What are your thoughts about this topic?
We welcome your ideas and questions about the topics considered here. If you would like to receive others' comments and respond by email, please check the box below the comment form when you submit your own comments.

Leave a Reply

This site uses Akismet to reduce spam. Learn how your comment data is processed.

  1. Joshua,

    I’ve genuinely struggled with whether or not to comment here, as I don’t want to seem less than grateful for your time and effort contributing to this conversation, but I do find myself a point of significant (not total) disagreement.

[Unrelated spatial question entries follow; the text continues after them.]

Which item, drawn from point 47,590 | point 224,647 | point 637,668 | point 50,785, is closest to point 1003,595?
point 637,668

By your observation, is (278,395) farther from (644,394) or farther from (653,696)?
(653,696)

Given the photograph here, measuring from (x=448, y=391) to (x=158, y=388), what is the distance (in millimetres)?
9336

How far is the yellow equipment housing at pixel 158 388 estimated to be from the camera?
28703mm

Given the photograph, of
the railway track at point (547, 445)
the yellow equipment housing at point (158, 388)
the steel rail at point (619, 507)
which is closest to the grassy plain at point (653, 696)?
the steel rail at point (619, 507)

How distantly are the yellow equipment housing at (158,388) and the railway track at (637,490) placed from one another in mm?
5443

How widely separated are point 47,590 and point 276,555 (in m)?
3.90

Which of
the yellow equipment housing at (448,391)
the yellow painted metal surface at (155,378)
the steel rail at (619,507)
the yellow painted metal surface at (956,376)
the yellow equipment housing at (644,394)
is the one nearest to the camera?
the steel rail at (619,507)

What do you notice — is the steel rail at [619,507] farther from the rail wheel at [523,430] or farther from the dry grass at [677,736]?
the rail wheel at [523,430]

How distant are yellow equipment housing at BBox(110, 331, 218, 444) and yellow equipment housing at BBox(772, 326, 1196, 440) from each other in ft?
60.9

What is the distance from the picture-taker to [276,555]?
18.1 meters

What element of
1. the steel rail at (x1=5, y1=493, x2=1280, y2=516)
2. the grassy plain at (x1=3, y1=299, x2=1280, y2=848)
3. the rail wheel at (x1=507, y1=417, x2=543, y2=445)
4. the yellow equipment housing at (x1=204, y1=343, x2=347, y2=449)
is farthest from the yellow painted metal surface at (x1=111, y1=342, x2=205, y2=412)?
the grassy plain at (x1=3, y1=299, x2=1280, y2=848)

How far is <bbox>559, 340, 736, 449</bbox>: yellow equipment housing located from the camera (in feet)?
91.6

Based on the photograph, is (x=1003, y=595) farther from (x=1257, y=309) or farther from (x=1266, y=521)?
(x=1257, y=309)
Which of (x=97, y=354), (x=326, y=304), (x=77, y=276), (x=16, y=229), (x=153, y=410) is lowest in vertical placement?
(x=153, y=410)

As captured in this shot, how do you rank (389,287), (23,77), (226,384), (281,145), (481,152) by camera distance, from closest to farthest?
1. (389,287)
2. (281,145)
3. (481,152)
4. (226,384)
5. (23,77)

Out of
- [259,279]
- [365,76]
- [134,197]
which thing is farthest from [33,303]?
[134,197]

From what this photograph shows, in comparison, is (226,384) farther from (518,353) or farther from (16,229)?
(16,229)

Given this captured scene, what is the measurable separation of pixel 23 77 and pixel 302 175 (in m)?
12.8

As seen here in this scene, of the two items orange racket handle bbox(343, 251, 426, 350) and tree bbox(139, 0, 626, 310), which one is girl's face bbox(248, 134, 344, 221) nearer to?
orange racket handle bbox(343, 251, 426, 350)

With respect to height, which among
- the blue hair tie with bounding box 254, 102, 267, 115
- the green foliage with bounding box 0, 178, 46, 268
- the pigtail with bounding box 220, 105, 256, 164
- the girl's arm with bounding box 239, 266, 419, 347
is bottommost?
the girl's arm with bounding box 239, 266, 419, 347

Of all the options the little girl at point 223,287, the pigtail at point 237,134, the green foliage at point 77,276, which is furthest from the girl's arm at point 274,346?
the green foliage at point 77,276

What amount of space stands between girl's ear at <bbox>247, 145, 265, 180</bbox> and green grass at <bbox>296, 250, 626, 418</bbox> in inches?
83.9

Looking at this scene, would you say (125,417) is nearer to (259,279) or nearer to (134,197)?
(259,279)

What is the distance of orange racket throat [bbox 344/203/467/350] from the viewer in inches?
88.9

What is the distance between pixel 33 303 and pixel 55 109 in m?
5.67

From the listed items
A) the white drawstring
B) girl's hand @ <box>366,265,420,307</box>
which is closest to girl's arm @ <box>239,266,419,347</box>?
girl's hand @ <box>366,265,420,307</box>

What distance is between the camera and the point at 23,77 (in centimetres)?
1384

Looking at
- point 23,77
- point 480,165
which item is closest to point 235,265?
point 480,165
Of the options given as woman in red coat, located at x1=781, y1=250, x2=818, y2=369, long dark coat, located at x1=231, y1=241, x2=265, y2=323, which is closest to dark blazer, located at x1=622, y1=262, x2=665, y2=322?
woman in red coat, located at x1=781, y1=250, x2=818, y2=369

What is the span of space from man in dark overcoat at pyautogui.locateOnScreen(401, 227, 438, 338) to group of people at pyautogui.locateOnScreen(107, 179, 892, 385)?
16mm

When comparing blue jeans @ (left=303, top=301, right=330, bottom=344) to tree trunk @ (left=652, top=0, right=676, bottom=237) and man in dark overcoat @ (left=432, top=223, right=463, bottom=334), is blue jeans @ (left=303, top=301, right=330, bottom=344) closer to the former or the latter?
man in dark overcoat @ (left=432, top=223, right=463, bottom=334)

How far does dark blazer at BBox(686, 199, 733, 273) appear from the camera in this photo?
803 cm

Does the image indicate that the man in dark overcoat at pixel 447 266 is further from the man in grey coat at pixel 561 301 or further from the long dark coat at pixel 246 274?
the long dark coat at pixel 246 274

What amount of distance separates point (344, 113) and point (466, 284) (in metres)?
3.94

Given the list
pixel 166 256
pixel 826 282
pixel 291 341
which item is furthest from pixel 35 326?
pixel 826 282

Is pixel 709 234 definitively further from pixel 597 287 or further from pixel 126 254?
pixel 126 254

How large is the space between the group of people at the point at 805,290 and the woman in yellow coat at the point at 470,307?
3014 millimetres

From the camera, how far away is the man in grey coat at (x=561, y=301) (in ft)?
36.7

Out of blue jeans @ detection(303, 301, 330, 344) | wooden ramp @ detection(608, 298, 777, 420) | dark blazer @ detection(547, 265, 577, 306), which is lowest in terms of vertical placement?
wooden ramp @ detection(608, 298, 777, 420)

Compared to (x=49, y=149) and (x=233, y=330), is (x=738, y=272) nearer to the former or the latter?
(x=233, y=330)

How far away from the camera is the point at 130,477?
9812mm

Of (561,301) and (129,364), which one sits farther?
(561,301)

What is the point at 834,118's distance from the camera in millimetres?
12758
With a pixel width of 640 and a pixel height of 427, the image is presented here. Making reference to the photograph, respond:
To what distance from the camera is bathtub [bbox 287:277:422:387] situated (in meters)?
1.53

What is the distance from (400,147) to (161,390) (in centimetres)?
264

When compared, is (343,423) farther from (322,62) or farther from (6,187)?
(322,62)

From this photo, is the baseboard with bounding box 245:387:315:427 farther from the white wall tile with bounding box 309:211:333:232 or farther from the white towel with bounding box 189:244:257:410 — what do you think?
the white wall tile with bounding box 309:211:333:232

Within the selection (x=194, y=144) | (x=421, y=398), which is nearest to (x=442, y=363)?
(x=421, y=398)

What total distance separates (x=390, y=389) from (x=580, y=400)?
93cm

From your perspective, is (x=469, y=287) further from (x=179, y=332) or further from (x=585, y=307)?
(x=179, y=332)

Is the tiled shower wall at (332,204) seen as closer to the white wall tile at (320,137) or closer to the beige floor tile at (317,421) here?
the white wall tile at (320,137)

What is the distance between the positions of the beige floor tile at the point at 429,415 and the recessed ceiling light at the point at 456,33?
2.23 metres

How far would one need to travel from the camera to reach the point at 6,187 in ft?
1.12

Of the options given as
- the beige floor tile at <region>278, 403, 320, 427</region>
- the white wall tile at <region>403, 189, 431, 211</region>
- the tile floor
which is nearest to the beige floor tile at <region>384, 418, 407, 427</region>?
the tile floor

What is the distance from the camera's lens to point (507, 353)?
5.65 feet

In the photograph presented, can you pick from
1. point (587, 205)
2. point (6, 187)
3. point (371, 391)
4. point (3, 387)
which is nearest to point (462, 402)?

    Specifically, I think that embedding Pinker’s criticism in far more radical company fails to give a fair shake to the strength of his critique. I do think that the specific ideologies that he mentions are quite clearly stated in the document. For one, guideline one is entirely about the socially constructed (and pernicious) roots of masculinity, with little consideration for the roles that biological and genetic factors have on the expression of gender. The second criticism is born out in the concern with “gender role conflict” that animates the entire guidelines. Per the guidelines, masculinity (as defined) is bad, and feeling compelled to be masculine is similarly pernicious. To me, whether you consider them “blinkers” or not, Pinker is spot on regarding specific ideologies that undergird these guidelines.

    The upshot, to me, is this: Much of modern psychology looks to our dissatisfaction with ourselves and says that it is our dissatisfaction that is the problem, not that we might be right to want to “put to death what is earthly” in us. (Col. 3:5) At the same time, much of the world sees the patriarchy as the root of all evil, and while tyranny and domination have wrought great evils, men are still called by Scripture to serve (important to note that word choice) as heads of their households. The APA’s guidelines for psychological practice are shot through with this worldly ideology, and while there are some good things in them, I question the value of taking the time to disentangle the truth from the pervasive falsehoods in them.

    If you are saying that we should be preserving the good while discarding the bad, forgive me, as I wouldn’t have bothered to comment on you being more willing to engage in the task of discernment with these guidelines than I am, but it seems to me that you’re saying that the guidelines are largely correct and that we can join in their round condemnation of masculinity since it is anti-biblical. If it’s the latter, then I would object, for while we can share aims of disentangling manhood from things like promiscuity (which is hardly solely a Western emphasis) or domestic violence, I think Christians should be far more skeptical/careful about adopting the APA’s means of going about it (or definition of it), as their approach is pervasively driven by a worldview that discards Christian views on sexuality, headship, or sin and self-control.